◆ **Document extract**:
*-*-*

Input: arr[] = {3, 5, 6, 90909009} 
Output: 7
Input: arr[] = {7, 42, 11, 64} 
Output:
Result of multiplication is 206976 
So the rightmost digit is 6 
 

 

Approach: 
 

  1. The question is too simple if you know basic maths. It is given that you have to find the rightmost positive digit. Now a digit is made multiple of 10 if there are 2 and 5. They produce a number with last digit 0.
  2. Now what we can do is divide each array element into its shortest divisible form by 5 and increase count of such occurrences.
  3. Now divide each array element into its shortest divisible form by 2 and decrease count of such occurrences. This way we are not considering the multiplication of 2 and a 5 in our multiplication.
  4. Set the multiplier value as either 1 or 5 in case count of 5 is not 0 after above two loops.

*-*-*

◆ **Saved entries**:
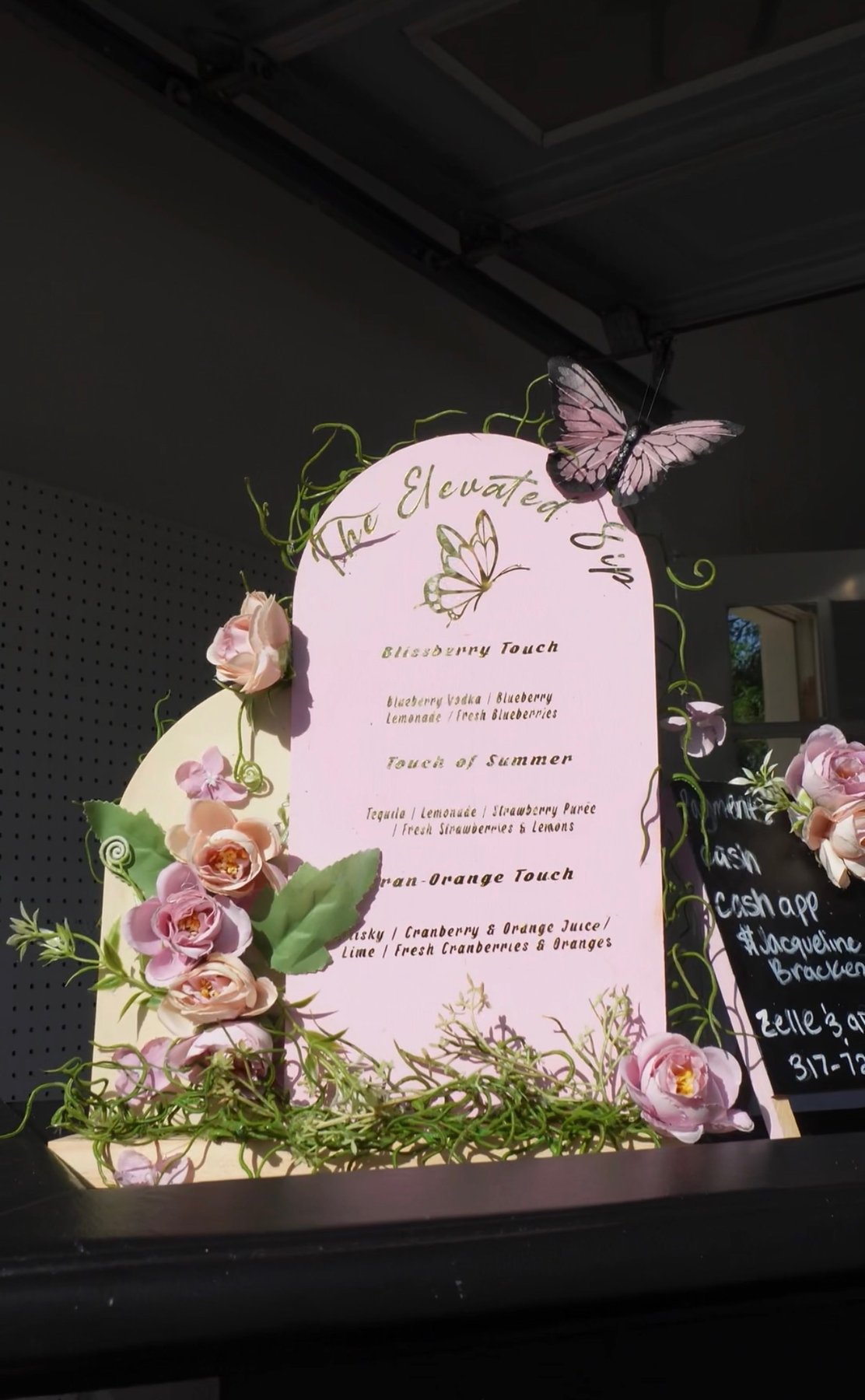 Butterfly and floral drink menu sign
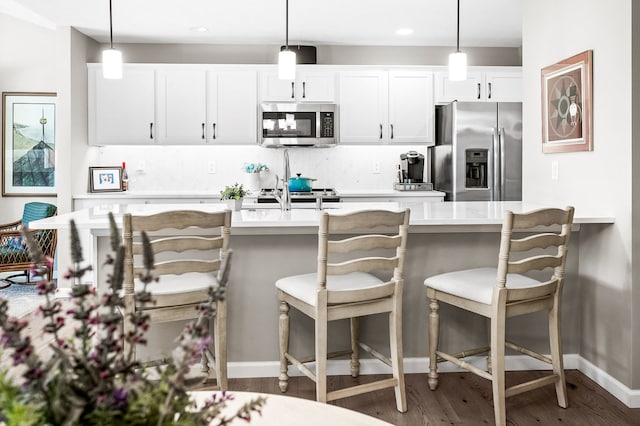 kitchen featuring stainless steel appliances, decorative light fixtures, and white cabinets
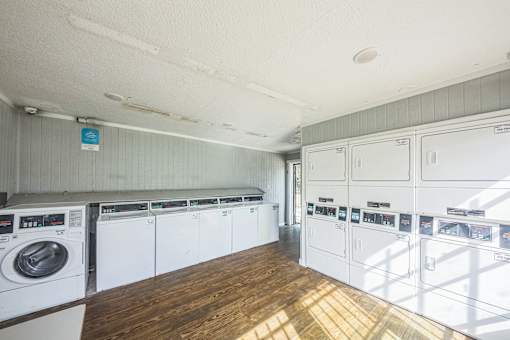 A laundry room with a washer and dryer.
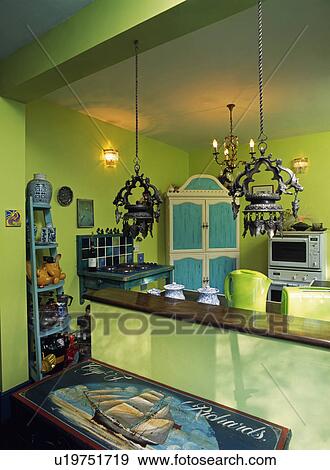 Metal lanterns suspended from ceiling in lime green kitchen with painted wooden chest in foreground View Large Photo Image Stock Photo - Metal lanterns suspended from ceiling in lime green kitchen with painted wooden chest in foreground. Fotosearch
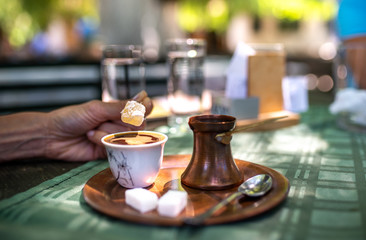 Traditional turkish black coffee and sweet lokum dessert on a table in a restaurant. Enjoying oriental flavors from authentic pots.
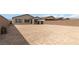 Spacious backyard with a patio and block wall, perfect for outdoor activities at 6726 N Palmer Estates St, North Las Vegas, NV 89086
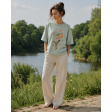 Футболка oversize фісташкового кольору з букетом тюльпанів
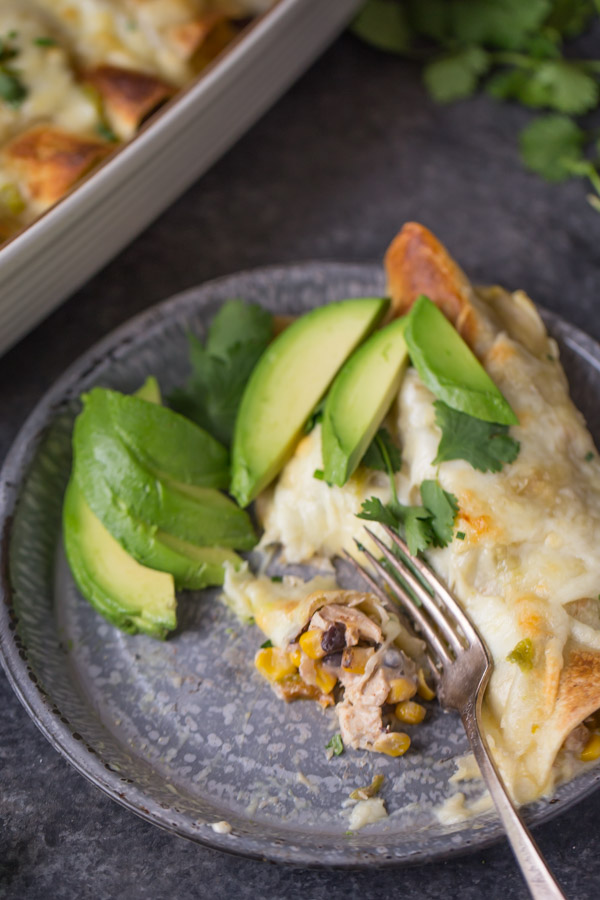 Hatch Green Chile Chicken Enchiladas on a plate with avocado slices, cilantro and a fork, sitting next to the baking dish of enchiladas.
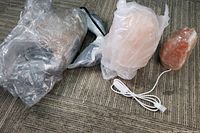 Three Himalayan salt crystal lamps of varying sizes wrapped in bubble wrap, with cords and bulbs visible.
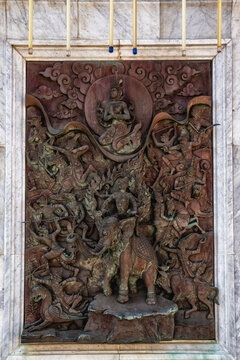 Intricate wall art details at Wat Traimit temple, Bangkok, Thailand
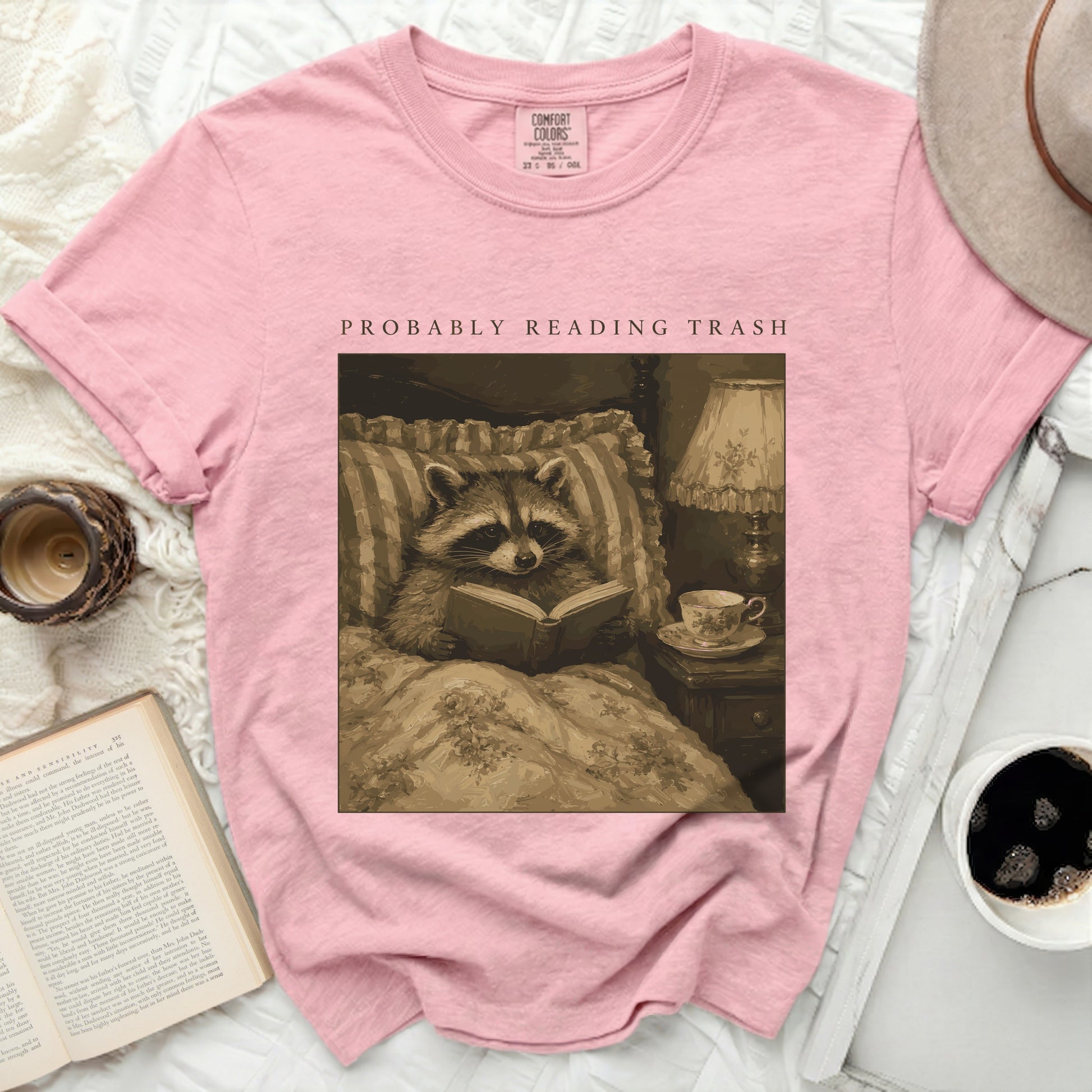 Pink t-shirt with illustration of raccoon reading in bed, text "PROBABLY READING TRASH".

*-*-*

◆ **Exercise tasks**:
A - List every number that appears in the two input arrays of the array-multiplication text above.
B - Repeat the passage of the array-multiplication text above between "1. The question" and "last digit 0.", inclusive.
C - Using the array-multiplication text above, answer these questions:
(i) What is the result of multiplying the second input array?
(ii) Which two numbers together produce a number whose last digit is 0?
(iii) What value is the multiplier set to when the count of 5 is not 0 after the two loops?

◆ **Answers by item number**:
A - 3, 5, 6, 90909009, 7, 42, 11, 64

B -
1. The question is too simple if you know basic maths. It is given that you have to find the rightmost positive digit. Now a digit is made multiple of 10 if there are 2 and 5. They produce a number with last digit 0.

C -
(i) 206976
(ii) 2 and 5
(iii) Either 1 or 5